There are concerns that speculation has been generated by "short-sellers" who make money by betting on shares that fall in value.

how to separate the info from the disinfo...

this, the macca-mucca case, whatever the fuck's happening with that family whose daughter went missing... is it just me or is this onw of the weirdest news weeks in ages?
 

vimothy

yurp
Did anyone else see this?

March 18 (Bloomberg) -- U.S. regulators are investigating whether traders illegally sought to force Bear Stearns Cos. shares into a tailspin last week by spreading false information about the firm's finances, two people familiar with the inquiry said.

The Securities and Exchange Commission probe is focusing on whether hedge funds or other investors bet on a drop in the company's shares while disseminating rumors that the New York- based firm was nearing collapse, said the people, who declined to be identified because the inquiry isn't public. The New York Stock Exchange's regulatory arm is also involved in the investigation, the people said.​
 

IdleRich

IdleRich
Crikey, two good stories there... interesting if either were true. Still, if so then it shows the environment we're in where by spreading rumours you can destroy the fifth biggest US investment bank.
 

jenks

thread death
I've been paying attention to your discussion for the last couple of days but feel woefully unskilled in discussing econmic matters.

Could you explain the solvency/liquidity thing for me as I was a little confused.

"If you think its liquidity, then the Fed's doing what it should. If you think it's solvency, then there's not really any point in the Fed cutting rates"
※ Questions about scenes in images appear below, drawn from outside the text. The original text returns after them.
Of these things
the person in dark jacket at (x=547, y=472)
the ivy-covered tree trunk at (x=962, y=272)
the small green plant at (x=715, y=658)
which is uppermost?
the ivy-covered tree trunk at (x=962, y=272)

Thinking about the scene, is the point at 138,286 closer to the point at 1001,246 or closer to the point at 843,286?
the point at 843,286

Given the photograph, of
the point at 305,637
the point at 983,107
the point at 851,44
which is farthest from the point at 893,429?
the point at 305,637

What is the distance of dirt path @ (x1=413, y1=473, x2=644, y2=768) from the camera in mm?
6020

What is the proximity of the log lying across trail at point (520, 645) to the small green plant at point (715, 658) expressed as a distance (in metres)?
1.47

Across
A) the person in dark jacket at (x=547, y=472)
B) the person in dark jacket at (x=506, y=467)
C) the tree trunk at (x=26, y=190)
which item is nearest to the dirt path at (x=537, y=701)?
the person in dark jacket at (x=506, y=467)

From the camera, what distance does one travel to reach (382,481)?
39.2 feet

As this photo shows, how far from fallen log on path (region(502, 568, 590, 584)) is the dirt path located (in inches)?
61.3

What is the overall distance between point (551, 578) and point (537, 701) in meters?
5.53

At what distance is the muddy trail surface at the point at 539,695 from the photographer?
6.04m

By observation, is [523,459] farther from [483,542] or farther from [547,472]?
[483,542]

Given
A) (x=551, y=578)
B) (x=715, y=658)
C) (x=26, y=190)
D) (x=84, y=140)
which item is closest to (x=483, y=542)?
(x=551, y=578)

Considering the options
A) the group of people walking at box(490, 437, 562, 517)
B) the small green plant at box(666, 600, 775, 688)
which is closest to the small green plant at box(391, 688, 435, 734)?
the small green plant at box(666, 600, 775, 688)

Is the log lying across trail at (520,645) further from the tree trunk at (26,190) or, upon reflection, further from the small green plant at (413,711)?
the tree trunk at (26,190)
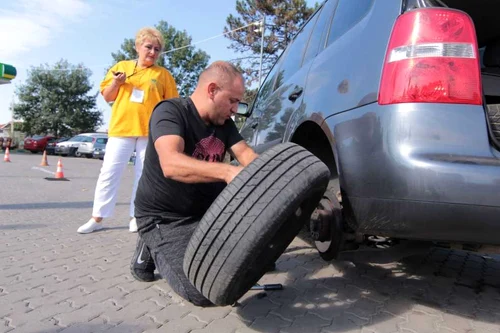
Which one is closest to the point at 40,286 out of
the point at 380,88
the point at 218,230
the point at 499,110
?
the point at 218,230

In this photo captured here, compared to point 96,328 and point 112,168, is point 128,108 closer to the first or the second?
point 112,168

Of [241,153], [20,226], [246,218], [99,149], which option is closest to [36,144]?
[99,149]

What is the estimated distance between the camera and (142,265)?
267 cm

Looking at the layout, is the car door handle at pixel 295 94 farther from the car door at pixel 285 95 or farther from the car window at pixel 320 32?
the car window at pixel 320 32

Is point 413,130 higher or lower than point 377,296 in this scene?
higher

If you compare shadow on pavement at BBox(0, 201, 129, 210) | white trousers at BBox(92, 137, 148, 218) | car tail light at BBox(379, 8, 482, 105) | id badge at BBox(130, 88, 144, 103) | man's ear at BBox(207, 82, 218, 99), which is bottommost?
shadow on pavement at BBox(0, 201, 129, 210)

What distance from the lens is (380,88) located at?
5.90ft

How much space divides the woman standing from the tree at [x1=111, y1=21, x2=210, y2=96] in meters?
38.5

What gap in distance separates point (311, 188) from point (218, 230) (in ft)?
1.36

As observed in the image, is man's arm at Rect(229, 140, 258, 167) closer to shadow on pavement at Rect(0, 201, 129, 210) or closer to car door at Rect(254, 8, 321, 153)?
car door at Rect(254, 8, 321, 153)

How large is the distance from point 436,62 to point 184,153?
47.2 inches

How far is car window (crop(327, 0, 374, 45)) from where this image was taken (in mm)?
2196

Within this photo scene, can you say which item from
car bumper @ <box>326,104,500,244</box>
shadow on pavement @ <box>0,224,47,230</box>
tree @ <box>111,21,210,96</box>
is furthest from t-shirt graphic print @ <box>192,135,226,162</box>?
tree @ <box>111,21,210,96</box>

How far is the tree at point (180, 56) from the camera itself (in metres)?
42.4
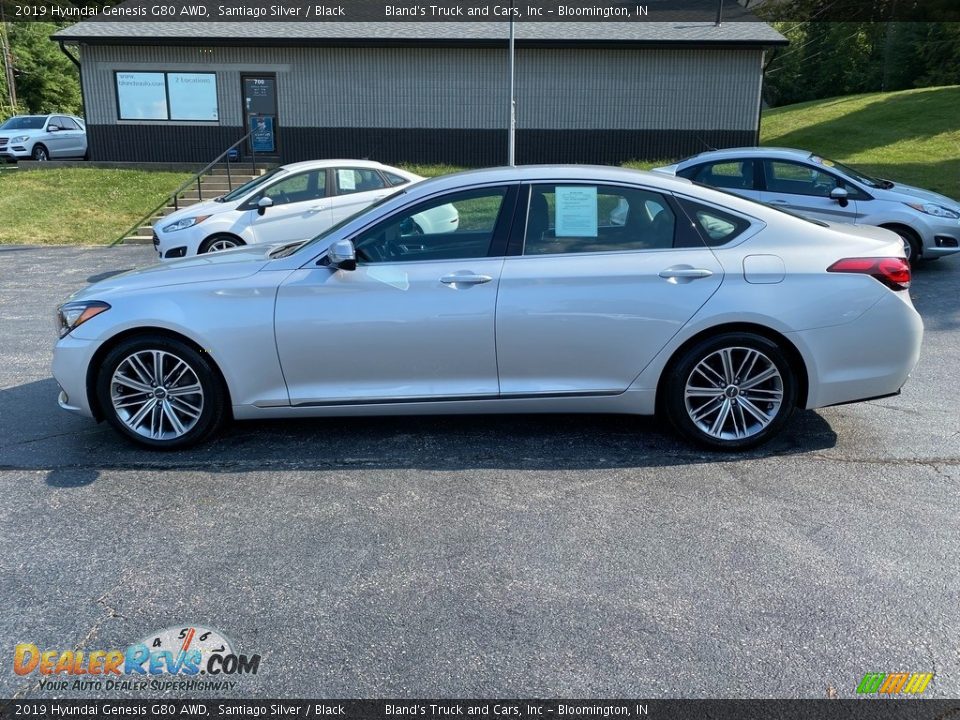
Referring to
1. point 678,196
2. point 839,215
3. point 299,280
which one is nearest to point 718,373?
point 678,196

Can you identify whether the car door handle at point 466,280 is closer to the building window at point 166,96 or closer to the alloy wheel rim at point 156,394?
the alloy wheel rim at point 156,394

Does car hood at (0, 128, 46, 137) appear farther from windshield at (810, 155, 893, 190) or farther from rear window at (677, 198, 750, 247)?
rear window at (677, 198, 750, 247)

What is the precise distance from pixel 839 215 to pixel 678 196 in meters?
6.12

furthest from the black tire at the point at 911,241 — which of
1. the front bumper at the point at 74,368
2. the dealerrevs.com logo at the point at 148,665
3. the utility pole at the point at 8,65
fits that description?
the utility pole at the point at 8,65

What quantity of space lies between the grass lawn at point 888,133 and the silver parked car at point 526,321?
587 inches

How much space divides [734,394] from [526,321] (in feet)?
4.19

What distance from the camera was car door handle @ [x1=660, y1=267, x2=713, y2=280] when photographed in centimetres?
461

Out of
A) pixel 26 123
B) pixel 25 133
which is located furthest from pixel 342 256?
pixel 26 123

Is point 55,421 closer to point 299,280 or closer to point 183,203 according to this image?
point 299,280

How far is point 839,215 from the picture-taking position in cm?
994

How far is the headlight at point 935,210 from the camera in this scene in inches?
391

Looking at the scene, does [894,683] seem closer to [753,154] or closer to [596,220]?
[596,220]

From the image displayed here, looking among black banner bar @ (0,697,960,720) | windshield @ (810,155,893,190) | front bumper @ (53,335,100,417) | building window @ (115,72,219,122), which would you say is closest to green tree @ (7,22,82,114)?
building window @ (115,72,219,122)

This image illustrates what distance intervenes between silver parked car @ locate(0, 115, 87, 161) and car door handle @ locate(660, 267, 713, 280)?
24.1 metres
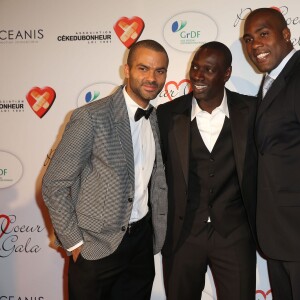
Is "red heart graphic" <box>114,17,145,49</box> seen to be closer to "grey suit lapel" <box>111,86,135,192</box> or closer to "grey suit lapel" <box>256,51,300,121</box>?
"grey suit lapel" <box>111,86,135,192</box>

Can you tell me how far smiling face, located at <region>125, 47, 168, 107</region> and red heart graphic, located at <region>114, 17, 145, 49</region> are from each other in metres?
0.77

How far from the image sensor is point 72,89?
8.74ft

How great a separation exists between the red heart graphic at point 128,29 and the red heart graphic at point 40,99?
68 centimetres

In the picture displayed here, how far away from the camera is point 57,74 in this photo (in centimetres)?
267

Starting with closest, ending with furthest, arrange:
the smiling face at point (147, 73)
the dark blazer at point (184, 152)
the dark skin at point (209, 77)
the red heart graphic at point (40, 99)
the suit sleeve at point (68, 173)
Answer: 1. the suit sleeve at point (68, 173)
2. the smiling face at point (147, 73)
3. the dark blazer at point (184, 152)
4. the dark skin at point (209, 77)
5. the red heart graphic at point (40, 99)

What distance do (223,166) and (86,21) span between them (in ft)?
5.01

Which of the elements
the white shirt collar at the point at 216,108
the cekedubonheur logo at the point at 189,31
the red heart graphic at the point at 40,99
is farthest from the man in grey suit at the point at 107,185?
the red heart graphic at the point at 40,99

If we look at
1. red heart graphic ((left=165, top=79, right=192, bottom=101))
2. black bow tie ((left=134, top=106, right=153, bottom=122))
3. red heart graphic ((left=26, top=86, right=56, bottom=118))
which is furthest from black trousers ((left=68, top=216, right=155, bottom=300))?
red heart graphic ((left=26, top=86, right=56, bottom=118))

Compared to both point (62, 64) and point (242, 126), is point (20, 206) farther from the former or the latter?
point (242, 126)

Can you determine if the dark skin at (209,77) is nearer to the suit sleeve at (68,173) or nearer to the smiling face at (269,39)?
the smiling face at (269,39)

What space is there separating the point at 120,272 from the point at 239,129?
1.04 meters

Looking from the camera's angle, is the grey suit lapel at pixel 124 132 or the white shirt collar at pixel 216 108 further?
the white shirt collar at pixel 216 108

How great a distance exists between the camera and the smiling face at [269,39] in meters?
1.89

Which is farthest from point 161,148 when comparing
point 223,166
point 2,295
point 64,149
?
point 2,295
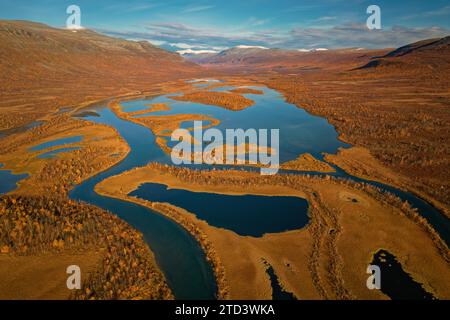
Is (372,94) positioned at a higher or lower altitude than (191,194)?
higher

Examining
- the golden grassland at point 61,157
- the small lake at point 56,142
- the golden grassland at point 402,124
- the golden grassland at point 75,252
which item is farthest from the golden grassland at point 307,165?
the small lake at point 56,142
I watched this old bloke on Ch4 news on Monday who claimed that banks in the uk had spent on improving liquidity making themselves much stronger and a NR less likely to happen again over here. Whilsh he didn't actually say as so he was suggesting that the mortgage market would have to shrink but whether by offering fewer 'products' or by giving fewer mortgages, he wouldn't say.
 

vimothy

yurp
I'm still not totally certain about what the exact problem at Bear Stearns was. Does anyone know what caused the run in the first place (assuming it wasn't hedge fund dissemination) -- was it simply that they were downgraded, short term creditors called in their debts and then it all went to shit?
 

crackerjack

Well-known member
Crikey, two good stories there... interesting if either were true. Still, if so then it shows the environment we're in where by spreading rumours you can destroy the fifth biggest US investment bank.

Quite. The surprise isn't that this sort of disinfo is happening, just the scale of the impact. I hope the bastards behind it are nailed. At htis rate financial regulation is gonna be the growth industry of the century - can we buy shares in it?